Set problem → Print, without any changes, the part of the records that opens with the line containing "Give a sorted list of" and runs through the end of the records.

[Dataset excerpt]
* start *

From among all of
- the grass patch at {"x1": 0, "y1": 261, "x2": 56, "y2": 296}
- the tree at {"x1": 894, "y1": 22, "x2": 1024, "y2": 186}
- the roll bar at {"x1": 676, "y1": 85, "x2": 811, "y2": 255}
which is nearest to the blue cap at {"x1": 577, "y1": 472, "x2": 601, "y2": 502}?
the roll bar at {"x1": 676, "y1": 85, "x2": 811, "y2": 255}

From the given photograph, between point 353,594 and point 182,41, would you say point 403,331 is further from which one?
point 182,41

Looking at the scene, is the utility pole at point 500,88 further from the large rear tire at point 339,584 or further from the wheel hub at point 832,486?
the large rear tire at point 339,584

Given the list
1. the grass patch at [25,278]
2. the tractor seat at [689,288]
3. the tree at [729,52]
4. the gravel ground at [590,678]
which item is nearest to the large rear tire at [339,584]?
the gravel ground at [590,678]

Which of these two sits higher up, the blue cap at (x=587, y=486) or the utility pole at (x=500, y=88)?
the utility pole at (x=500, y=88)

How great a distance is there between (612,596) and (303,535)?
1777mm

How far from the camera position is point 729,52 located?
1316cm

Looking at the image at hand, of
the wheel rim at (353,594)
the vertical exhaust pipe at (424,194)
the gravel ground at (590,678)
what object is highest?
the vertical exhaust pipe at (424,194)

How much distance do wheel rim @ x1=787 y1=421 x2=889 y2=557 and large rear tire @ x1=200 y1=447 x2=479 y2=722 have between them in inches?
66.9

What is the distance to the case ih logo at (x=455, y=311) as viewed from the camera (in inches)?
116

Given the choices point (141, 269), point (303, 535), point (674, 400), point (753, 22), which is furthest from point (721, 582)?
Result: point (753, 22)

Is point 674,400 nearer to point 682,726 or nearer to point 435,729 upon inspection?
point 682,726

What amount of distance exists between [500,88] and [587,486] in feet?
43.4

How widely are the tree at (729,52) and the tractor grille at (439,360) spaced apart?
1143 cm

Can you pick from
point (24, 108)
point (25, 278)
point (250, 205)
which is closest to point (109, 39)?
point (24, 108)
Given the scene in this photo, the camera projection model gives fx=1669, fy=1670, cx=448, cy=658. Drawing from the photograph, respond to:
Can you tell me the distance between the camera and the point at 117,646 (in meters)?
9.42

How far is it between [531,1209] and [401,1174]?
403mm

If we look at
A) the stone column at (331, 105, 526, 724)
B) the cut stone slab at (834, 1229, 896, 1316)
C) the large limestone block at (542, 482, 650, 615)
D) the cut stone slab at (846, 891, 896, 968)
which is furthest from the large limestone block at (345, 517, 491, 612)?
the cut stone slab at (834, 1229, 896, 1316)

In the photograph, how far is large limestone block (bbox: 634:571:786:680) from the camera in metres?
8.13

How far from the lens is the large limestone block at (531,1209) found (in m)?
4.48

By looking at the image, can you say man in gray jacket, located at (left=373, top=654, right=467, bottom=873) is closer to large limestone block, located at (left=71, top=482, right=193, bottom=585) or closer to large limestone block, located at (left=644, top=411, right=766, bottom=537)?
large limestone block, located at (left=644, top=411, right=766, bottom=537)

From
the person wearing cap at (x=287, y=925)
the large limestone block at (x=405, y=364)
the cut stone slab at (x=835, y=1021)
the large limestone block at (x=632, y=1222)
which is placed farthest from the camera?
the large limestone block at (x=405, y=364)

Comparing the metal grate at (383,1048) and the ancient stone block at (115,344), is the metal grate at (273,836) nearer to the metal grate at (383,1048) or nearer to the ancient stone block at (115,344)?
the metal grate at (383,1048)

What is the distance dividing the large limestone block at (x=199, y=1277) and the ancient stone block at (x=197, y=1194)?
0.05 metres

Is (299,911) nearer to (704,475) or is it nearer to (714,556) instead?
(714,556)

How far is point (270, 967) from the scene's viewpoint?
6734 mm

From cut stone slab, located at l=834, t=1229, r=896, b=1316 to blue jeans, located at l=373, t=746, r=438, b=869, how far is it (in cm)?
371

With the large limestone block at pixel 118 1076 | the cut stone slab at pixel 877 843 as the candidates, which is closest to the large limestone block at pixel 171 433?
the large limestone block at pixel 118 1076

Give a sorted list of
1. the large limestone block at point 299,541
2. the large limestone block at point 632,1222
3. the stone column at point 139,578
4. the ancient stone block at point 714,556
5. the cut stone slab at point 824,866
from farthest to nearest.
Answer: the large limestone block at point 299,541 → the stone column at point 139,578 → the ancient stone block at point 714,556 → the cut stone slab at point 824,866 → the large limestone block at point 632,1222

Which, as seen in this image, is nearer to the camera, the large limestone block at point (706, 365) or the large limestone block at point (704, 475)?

* end *

Reply to the task →
Give a sorted list of
1. the large limestone block at point 299,541
2. the large limestone block at point 632,1222
3. the stone column at point 139,578
4. the ancient stone block at point 714,556
5. the cut stone slab at point 824,866
from farthest to nearest.
Answer: the large limestone block at point 299,541 → the stone column at point 139,578 → the ancient stone block at point 714,556 → the cut stone slab at point 824,866 → the large limestone block at point 632,1222

Which, as seen in this image, is nearer to the camera, the large limestone block at point (706, 365) or the large limestone block at point (704, 475)?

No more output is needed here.